A FAST ALGORITHM FOR STRUCTURED LOW-RANK MATRIX RECOVERY WITH APPLICATIONS TO UNDERSAMPLED MRI RECONSTRUCTION.

Structured low-rank matrix priors are emerging as powerful alternatives to traditional image recovery methods such as total variation (TV) and wavelet regularization. The main challenge in applying these schemes to large-scale problems is the computational complexity and memory demand resulting from a lifting of the image to a high-dimensional dense matrix. We introduce a fast and memory efficient algorithm that exploits the convolutional structure of the lifted matrix to work in the original non-lifted domain, thus considerably reducing the complexity. Our experiments on the recovery of MR images from undersampled measurements show that the resulting algorithm provides improved reconstructions over TV regularization with comparable computation time.

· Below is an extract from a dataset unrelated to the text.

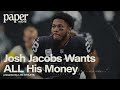 Josh Jacobs Wants ALL His Money | PAPER ROUTE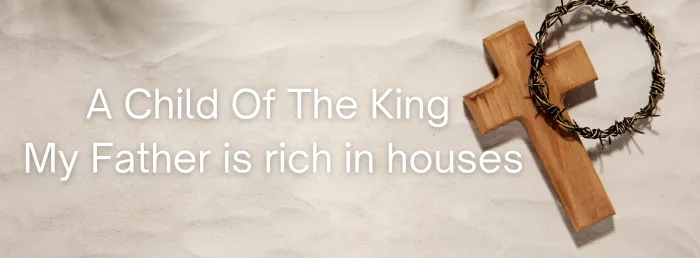 A Child Of The King | thechristianlyrics.com A Child Of The King - My Father is rich in houses Hymn Lyrics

Generalized higher degree total variation (HDTV) regularization.

We introduce a family of novel image regularization penalties called generalized higher degree total variation (HDTV). These penalties further extend our previously introduced HDTV penalties, which generalize the popular total variation (TV) penalty to incorporate higher degree image derivatives. We show that many of the proposed second degree extensions of TV are special cases or are closely approximated by a generalized HDTV penalty. Additionally, we propose a novel fast alternating minimization algorithm for solving image recovery problems with HDTV and generalized HDTV regularization. The new algorithm enjoys a tenfold speed up compared with the iteratively reweighted majorize minimize algorithm proposed in a previous paper. Numerical experiments on 3D magnetic resonance images and 3D microscopy images show that HDTV and generalized HDTV improve the image quality significantly compared with TV.